El módulo social que propone Harris es el que se ocupa de hacer a los niños «más semejantes en comportamiento que otros [niños] de la misma edad y sexo» y no sólo en giros lingüísticos o modas. Harris nos cuenta que «hay pruebas de que los niños se vuelven más parecidos hasta en las características que se encargan de medir los test de personalidad».

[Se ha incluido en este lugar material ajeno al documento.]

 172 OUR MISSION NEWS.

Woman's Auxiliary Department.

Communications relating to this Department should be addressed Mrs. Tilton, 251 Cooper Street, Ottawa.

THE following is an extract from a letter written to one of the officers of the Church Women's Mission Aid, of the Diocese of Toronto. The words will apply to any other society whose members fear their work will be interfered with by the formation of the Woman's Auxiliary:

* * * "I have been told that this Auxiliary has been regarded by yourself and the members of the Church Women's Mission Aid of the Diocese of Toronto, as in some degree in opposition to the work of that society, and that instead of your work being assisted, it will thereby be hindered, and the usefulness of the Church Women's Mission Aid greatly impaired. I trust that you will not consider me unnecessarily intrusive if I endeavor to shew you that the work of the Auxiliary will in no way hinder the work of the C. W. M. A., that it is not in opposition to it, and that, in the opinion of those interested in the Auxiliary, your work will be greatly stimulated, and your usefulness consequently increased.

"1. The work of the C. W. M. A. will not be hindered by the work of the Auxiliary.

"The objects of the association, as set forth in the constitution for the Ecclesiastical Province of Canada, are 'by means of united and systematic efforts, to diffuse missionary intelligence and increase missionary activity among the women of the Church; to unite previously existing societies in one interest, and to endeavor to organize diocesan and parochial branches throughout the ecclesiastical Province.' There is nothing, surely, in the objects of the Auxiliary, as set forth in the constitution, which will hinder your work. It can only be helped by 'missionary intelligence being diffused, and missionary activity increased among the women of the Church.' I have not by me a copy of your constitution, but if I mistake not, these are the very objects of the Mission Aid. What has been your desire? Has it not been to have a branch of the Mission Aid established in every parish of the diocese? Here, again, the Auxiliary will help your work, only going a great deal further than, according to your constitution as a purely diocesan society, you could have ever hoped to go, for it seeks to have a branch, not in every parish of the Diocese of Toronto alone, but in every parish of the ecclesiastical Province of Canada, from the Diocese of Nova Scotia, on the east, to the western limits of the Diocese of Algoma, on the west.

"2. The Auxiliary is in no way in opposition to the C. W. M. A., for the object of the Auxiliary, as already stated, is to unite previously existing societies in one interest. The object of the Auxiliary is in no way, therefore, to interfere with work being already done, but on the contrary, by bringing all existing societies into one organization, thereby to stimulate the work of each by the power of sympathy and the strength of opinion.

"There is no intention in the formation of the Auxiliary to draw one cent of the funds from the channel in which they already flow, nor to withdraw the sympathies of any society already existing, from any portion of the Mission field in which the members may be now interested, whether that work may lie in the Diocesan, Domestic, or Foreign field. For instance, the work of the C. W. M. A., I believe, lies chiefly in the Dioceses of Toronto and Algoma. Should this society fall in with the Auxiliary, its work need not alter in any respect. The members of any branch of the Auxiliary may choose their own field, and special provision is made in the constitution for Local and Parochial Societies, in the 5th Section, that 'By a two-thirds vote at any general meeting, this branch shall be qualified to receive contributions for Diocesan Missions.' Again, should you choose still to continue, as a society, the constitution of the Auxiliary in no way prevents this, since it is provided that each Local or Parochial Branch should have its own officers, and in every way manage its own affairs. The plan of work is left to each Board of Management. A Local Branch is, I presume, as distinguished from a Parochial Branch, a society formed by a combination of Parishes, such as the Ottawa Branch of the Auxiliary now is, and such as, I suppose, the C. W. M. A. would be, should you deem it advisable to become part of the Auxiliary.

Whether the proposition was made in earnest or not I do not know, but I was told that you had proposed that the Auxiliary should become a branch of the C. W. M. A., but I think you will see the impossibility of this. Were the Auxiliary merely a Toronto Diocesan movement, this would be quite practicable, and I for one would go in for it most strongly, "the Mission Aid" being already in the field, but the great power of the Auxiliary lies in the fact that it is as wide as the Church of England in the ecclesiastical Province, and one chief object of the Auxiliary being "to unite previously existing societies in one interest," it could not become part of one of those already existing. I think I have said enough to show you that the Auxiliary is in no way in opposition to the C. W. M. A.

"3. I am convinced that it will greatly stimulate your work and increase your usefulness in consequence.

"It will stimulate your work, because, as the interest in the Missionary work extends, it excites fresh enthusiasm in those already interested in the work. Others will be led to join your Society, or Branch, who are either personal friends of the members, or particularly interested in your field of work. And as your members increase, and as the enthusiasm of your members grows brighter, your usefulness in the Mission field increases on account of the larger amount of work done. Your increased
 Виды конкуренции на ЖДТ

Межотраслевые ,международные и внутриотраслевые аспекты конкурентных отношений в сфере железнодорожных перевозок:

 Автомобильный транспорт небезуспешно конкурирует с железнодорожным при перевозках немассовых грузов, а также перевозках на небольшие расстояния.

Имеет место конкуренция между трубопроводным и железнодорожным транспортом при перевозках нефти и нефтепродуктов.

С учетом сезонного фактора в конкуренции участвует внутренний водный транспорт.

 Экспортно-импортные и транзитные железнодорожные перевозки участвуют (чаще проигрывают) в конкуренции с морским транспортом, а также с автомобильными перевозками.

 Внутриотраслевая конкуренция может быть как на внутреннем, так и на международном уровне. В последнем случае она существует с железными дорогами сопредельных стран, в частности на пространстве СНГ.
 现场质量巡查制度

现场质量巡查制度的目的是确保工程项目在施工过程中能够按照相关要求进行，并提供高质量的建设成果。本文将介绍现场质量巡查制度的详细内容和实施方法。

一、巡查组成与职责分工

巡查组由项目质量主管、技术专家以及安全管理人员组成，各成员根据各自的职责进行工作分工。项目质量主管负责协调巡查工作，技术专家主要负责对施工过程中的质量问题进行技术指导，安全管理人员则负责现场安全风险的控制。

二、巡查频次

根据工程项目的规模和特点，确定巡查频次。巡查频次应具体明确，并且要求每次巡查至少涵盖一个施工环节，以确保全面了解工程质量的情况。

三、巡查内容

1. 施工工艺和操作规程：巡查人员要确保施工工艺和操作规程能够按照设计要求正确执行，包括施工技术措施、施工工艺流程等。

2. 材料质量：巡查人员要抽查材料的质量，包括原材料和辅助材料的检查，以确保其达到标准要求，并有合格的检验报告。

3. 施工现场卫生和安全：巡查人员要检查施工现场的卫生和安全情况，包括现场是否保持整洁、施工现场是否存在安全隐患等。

La manera clásica de explicar esto es que son los padres quienes socializan a los hijos pero, en opinión de la psicóloga «la teoría convencional no tiene pruebas que la sustenten» y, es más, «tampoco tiene sentido desde un punto de vista evolutivo». Harris ofrece un razonamiento delicioso a continuación, dice que «el propósito evolutivo de la infancia es la preparación para la edad adulta, una edad que probablemente no se desarrolle en el hogar familiar». En la infancia nos preparamos para la vida en sociedad y es, por tanto, ésta nuestro objeto de atención. El módulo «socialización» es el que permite a una joven mente comportarse de un modo flexible y adaptado al contexto. Es decir, el que permite coexistir en un mismo cerebro al pequeño tirano en casa y al melifluo compañerito en la escuela.
Pero si ésta fuera toda la historia entonces las diferencias en la personalidad no habrían quedado explicadas y la historia de Laleh y Ladan carecería de sentido. Hace falta algo que rompa la conformidad de la socialización. La piedra clave en este arco de la personalidad es el «sistema de estatus», cuya finalidad es «competir con éxito». Harris explica que «durante la infancia y la adolescencia los humanos recogen información sobre cómo son ellos en comparación con los otros, y sobre quiénes serán sus rivales cuando sean adultos. Armados con esta información, realizan modificaciones a largo plazo en su comportamiento». En un caso como el de las hermanas iraníes, la necesidad de diferenciarse la una de la otra, de adquirir un lugar singular en el grupo social es lo que plantó la semilla de la diferencia que germinaría en el deseo de separarse incluso a riesgo de la propia vida.
La teoría de Harris, en suma, recuerda a una de las innumerables escenas narradas por la voz de Sir David Attenborough: Primero aprende cómo reaccionará cada individuo, luego registra los comportamientos y las dinámicas del grupo y acto seguido arranca su lucha por el estatus y el ascenso social.